In a world over Overmind (and Foreman), this adds very little extra work to your development experience. In addition, knowing I have seen it all work together makes me much more confident about going to production.
I stumbled twice on this, so I figured I would document it for others (and likely my Google search in the future).
Here are the changes you need to make:
First, modify your database.yml file to specify the database you want to use. You could technically put this in your development database, but the cost of another database (especially SQLite) is zero locally, so I don't see why you would bother.
The core changes here:
- We specify the first database is now primary.
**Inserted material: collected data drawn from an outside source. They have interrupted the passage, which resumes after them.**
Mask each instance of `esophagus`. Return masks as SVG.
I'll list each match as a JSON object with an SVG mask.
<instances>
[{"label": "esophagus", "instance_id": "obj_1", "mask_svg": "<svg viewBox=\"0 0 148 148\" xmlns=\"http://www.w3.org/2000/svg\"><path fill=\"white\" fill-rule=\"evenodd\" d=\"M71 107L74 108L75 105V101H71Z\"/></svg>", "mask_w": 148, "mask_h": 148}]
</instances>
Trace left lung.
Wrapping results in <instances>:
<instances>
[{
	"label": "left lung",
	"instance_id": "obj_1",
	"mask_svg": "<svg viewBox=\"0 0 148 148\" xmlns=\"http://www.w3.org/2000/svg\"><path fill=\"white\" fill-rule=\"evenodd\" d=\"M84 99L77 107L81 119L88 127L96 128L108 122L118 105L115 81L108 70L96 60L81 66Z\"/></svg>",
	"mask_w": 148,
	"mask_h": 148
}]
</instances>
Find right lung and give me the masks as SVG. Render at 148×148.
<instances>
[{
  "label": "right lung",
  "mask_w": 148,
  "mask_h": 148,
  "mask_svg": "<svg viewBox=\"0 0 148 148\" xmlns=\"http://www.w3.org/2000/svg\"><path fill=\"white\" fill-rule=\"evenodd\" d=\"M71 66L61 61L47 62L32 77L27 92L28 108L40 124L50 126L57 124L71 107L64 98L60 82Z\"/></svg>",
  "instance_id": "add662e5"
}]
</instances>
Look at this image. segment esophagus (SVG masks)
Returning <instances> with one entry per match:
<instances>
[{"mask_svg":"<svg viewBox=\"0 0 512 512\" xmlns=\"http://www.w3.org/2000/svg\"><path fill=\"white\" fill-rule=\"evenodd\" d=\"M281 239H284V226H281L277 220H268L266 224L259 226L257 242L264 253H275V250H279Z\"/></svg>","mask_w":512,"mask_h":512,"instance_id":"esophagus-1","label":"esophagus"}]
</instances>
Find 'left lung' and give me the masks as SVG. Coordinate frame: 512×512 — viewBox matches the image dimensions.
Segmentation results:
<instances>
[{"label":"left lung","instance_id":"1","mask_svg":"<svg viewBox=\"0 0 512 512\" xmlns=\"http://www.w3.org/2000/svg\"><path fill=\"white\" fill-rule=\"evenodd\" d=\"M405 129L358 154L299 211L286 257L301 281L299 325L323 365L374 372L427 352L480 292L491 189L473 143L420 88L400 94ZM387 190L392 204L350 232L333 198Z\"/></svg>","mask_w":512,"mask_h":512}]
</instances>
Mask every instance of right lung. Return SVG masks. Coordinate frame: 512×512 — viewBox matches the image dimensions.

- We list the queue database
- We list the migration path for the queue database
development:
primary:
<<: *default
database: storage/development.sqlite3
queue:
<<: *default
database: storage/development_queue.sqlite3
migrations_paths: db/queue_migrate
Next, you need to go into your development.rb environment file and specify we want to use the SolidQueue and the database it should connect to.
config.active_job.queue_adapter = :solid_queue
config.solid_queue.connects_to = {database: {writing: :queue}}
Finally, to make it easy always to start the worker process, add this to your Procfile.dev
worker: bundle exec rake solid_queue:start
Now, when you run bin/dev
your jobs will run in their own process.